The service was different because it not only featured a choir of members from different churches singing local songs that told the story of Singapore’s 200-year history, but it was also attended by national leaders and people from different faiths, including Prime Minister Lee Hsien Loong and leaders of the major religions here.

Some of those who attended noted that the Christmas/bicentennial celebration was for all—not just believers—as it shared the universally-understood message of hope, thanksgiving, rejoicing, and harmony.

While such celebrations are among the many being organised around Singapore to convey the spirit of Christmas, some Christians may feel that some in the community are “watering down” the gospel message in their efforts to reach out to non-believers. Emphasising the offers of hope and grace while playing down the call to confession and repentance, they note, may make it more palatable to hearers, but is giving a wrong message about what the gospel truly is.

At the same time, the good news of Christmas may at times be conveyed in a rather complicated way, which can be confusing to some in our local Asian context where most of us have not been brought up in a Christian background.

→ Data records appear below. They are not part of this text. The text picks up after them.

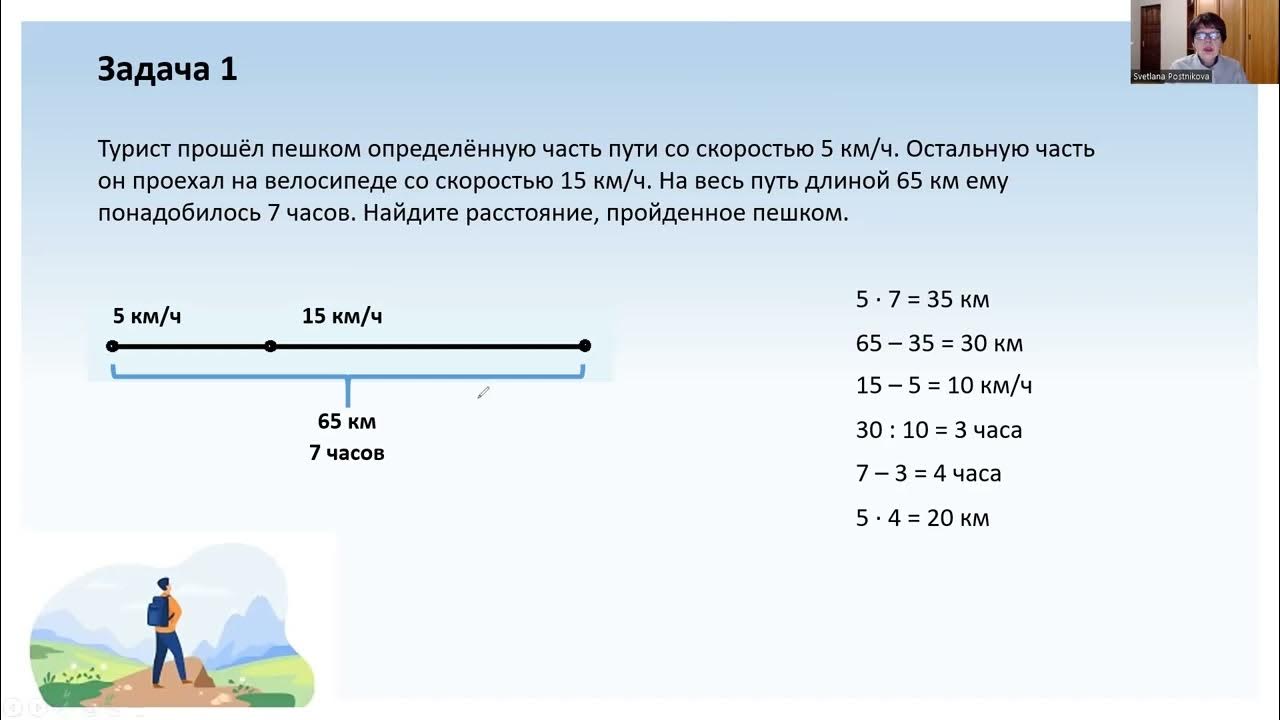 Svetlana Postnikova

Задача 1

Турист прошёл пешком определённую часть пути со скоростью 5 км/ч. Остальную часть он проехал на велосипеде со скоростью 15 км/ч. На весь путь длиной 65 км ему понадобилось 7 часов. Найдите расстояние, пройденное пешком.

5 км/ч
15 км/ч
65 км
7 часов

$5 \cdot 7 = 35$ км
$65 - 35 = 30$ км
$15 - 5 = 10$ км/ч
$30 : 10 = 3$ часа
$7 - 3 = 4$ часа
$5 \cdot 4 = 20$ км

Interestingly, one of the first proclamations of the gospel message—by Jesus himself—is short and succinct. In Luke 4:18–19, the Lord recalls Isaiah’s prophecy, which He fulfilled during His ministry:


“The Spirit of the Lord is on me,
because he has anointed me
to proclaim good news to the poor.
He has sent me to proclaim freedom for the prisoners
and recovery of sight for the blind,
to set the oppressed free,
to proclaim the year of the Lord’s favour.”

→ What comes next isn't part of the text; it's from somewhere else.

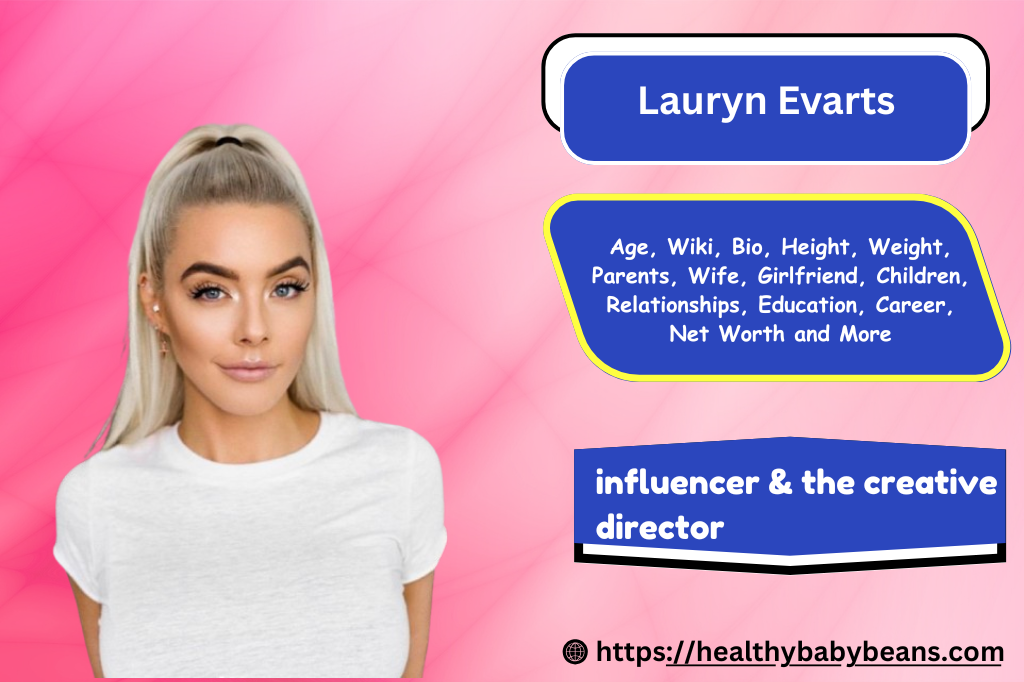 Lauryn Evarts

Age, Wiki, Bio, Height, Weight, Parents, Wife, Girlfriend, Children, Relationships, Education, Career, Net Worth and More

influencer & the creative director

https://healthybabybeans.com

These verses show how simple yet powerful the good news is: God offers us true freedom and salvation.

The message of the gospel doesn’t have to be complicated. We are called to share the good news, for we know that the Holy Spirit will do the rest, convicting hearts to turn to Him.

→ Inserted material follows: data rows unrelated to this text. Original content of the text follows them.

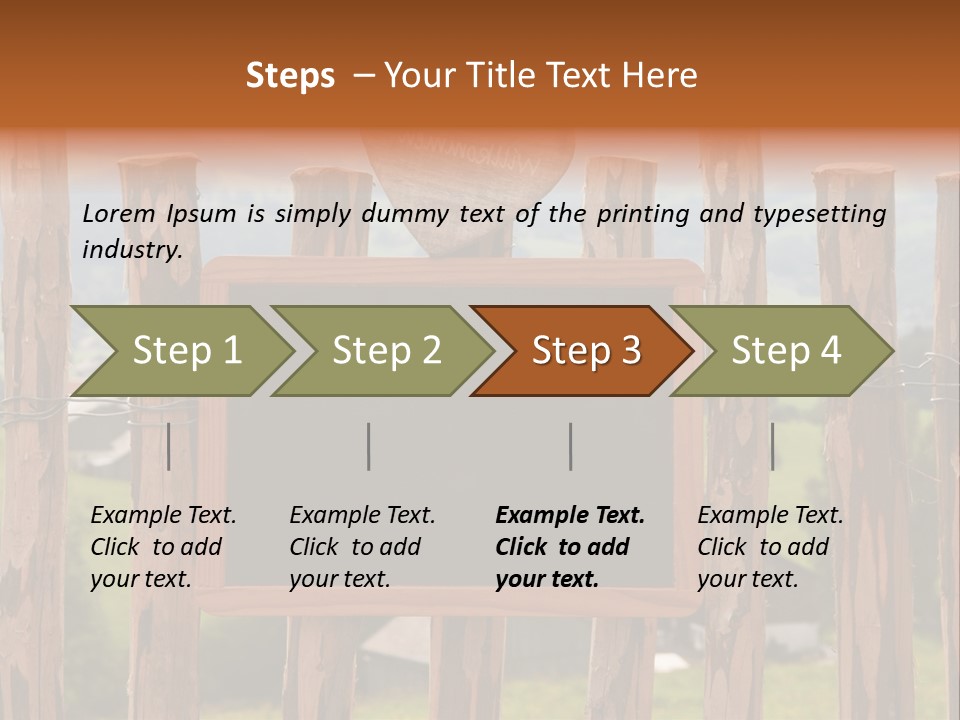 Steps – Your Title Text Here

Lorem Ipsum is simply dummy text of the printing and typesetting industry.

Step 1

Step 2

Step 3

Step 4

Example Text. Click to add your text.

Example Text. Click to add your text.

Example Text. Click to add your text.

Example Text. Click to add your text.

This Christmas, let’s share the message of the gospel with all. And let’s count on the Holy Spirit to help us to keep it clear and simple!


Lord, please give me
the boldness, compassion, and opportunity
to share the good news of Christmas
with people I know.

Leslie Koh spent more than 15 years as a journalist in The Straits Times before moving to Our Daily Bread Ministries. He’s found moving from bad news to good news most rewarding, and still believes that nothing reaches out to people better than a good, compelling story. He likes eating (a lot), travelling, running, editing, and writing.